サクラクレパスがSEMICONに出展…プラズマ強度を評価 | 東京IT新聞

サクラクレパスがSEMICONに出展…プラズマ強度を評価

ソリューション ものづくり

画材メーカーのサクラクレパスは、東京ビッグサイトで開催されている半導体製造装置・材料の総合展示会 「SEMICON Japan 2015」にブースを構えている。訴求している製品は、プラズマの強度を評価するツール「PLAZMARK(プラズマーク)」。

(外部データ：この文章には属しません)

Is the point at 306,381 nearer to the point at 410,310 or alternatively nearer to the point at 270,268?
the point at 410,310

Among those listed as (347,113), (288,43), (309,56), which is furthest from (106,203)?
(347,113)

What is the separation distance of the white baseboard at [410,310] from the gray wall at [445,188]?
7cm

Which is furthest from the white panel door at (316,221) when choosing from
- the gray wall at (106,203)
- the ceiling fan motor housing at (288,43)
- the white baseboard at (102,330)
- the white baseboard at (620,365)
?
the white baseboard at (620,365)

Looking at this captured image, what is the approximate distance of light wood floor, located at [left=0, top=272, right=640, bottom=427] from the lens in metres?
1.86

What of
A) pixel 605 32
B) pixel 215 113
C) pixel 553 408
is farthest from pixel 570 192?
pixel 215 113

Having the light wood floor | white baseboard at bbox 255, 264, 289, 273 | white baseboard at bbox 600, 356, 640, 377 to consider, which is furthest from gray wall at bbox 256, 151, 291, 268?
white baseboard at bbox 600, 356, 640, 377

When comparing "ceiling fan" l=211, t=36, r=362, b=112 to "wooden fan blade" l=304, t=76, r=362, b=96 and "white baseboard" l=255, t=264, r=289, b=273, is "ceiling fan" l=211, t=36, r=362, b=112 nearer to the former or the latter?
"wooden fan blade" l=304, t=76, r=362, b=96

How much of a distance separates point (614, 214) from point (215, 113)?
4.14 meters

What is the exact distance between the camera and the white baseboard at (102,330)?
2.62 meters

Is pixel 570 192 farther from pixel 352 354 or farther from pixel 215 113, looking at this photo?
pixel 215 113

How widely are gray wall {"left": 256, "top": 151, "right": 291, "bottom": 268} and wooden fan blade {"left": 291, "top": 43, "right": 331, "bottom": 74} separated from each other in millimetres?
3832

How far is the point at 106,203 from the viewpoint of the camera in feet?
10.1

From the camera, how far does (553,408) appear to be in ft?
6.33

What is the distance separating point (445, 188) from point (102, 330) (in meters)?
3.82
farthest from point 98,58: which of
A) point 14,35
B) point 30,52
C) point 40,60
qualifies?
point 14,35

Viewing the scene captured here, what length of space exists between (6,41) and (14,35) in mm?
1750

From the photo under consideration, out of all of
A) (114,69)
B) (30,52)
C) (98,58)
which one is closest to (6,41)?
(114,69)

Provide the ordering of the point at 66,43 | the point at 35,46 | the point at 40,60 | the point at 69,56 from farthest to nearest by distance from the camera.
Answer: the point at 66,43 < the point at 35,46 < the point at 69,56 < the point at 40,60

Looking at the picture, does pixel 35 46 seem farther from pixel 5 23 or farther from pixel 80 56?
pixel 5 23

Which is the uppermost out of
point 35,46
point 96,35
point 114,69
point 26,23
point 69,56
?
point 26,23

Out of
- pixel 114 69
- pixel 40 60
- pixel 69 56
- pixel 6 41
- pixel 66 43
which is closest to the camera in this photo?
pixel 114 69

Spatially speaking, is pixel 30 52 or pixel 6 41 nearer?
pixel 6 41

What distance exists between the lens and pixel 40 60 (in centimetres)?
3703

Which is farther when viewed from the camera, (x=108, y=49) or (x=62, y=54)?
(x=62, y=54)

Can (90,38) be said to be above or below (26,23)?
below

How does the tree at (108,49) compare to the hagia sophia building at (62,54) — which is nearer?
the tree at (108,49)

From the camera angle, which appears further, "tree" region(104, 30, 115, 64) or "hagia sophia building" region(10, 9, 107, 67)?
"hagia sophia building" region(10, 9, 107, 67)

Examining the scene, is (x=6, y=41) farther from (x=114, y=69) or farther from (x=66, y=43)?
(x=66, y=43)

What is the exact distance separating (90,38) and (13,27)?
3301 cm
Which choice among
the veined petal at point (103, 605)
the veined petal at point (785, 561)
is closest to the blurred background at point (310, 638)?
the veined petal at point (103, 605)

半導体をはじめとしたエレクトロニクス製造分野でプラズマは、表面処理や細部加工に広く利用されている。プラズマとは、気体を構成する分子が電離し、陽イオンと電子に別れて運動している状態だ。このプラズマの強度を、装置内に置くだけで評価できるツールがサクラクレパス「PLAZMARK」だ。

サクラクレパスは描画材料メーカーとして技術を開発してきた。そういった技術のひとつ「色材応用技術」を活かし、描画材料以外へも事業を展開している。すでに40年ほど前から、蒸気や各種ガスを用いた滅菌処理の条件によって変色し、医療器具の滅菌状態を「見える化」する 「滅菌用ケミカルインジケータ」を開発している。

「PLAZMARK」は、照射されたプラズマの強度に応じて変色することにより、プラズマ処理強度を評価する。プラズマ処理後すぐに色で処理結果を判断できるので、作業時間も短縮できる。「色」のエキスパートならではのツールだ。

サクラクレパスによると、一般的にプラズマ分布状況の評価には、プラズマの発光を分光により解析する「光学測定」や、プラズマ中にプローブ電極を挿入し電気的に評価する「プローブ法」が用いられるが、それぞれ課題があったという。

光学測定では、装置の外側から確認できるビューポートが必要。またプラズマの分布を確認するには空間分解能が不足する場合がある。プローブ法では、プラズマを評価するポイント毎にプローブ電極を当てる必要があるので、工数や時間がかかる。また、反応性ガスを使用する場合、プローブ電極が汚染され評価することが難しくなる。

さらに、従来の「接触角測定」との比較では、測定時間を約1/10に短縮したという。時間がかかる「膜質評価」に対しては、プラズマの不均一要因を瞬時に判断できるのがメリットだ。変色は色差計で数値化できるので、他の測定結果との相関を見ることも簡単だ。

SEMICONのブースでは、新商品を中心に「PLAZMARK」18アイテムを展示した。SEMICONは18日まで、東京臨海都心の東京ビッグサイトで開催される。